_TO DO_. Write out every line of the records below word for word, leaving out the pictures.

_STORED RECORDS_.
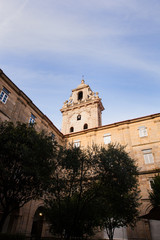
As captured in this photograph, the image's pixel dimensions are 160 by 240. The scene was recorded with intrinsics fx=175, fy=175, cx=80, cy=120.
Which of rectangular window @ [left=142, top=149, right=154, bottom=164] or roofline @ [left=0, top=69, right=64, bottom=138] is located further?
rectangular window @ [left=142, top=149, right=154, bottom=164]

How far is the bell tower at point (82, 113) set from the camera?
113 feet

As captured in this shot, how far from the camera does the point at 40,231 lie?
64.3 ft

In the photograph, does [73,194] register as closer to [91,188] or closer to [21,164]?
[91,188]

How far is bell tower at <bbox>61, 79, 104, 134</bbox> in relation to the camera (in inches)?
1355

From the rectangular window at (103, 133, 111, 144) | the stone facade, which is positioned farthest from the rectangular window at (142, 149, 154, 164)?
the rectangular window at (103, 133, 111, 144)

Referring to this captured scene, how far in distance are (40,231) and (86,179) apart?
10.8 meters

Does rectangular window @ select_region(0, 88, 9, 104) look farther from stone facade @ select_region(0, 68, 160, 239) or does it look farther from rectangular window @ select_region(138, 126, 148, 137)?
rectangular window @ select_region(138, 126, 148, 137)

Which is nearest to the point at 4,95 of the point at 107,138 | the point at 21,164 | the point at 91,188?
the point at 21,164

_REPLY TO THE EXERCISE_.
As captured in this photograph, the image's pixel dimensions are 160 by 240. The scene was recorded with intrinsics fx=175, fy=175, cx=80, cy=120.
Which of rectangular window @ [left=142, top=149, right=154, bottom=164] or roofline @ [left=0, top=69, right=64, bottom=138] is located further?
rectangular window @ [left=142, top=149, right=154, bottom=164]

How far is the bell tower at point (82, 113) set from the camera?
113 feet

As captured in this shot, how far from the camera does the point at 40,231 lie?
64.3 ft

In the photograph, does [73,194] register as closer to [91,188] or closer to [21,164]?
[91,188]

How far is bell tower at <bbox>61, 79, 104, 134</bbox> in relation to the camera (in inches)?
1355

From the rectangular window at (103, 133, 111, 144) | the stone facade, which is positioned farthest from the rectangular window at (142, 149, 154, 164)?
the rectangular window at (103, 133, 111, 144)

Referring to this captured scene, how far in distance are (40,231) and (86,179) apart?
10.8 meters

Does rectangular window @ select_region(0, 88, 9, 104) look farther from stone facade @ select_region(0, 68, 160, 239) or does it look farther from rectangular window @ select_region(138, 126, 148, 137)?
rectangular window @ select_region(138, 126, 148, 137)

Which is nearest to the point at 4,95 of the point at 107,138 | the point at 21,164 | the point at 91,188?
the point at 21,164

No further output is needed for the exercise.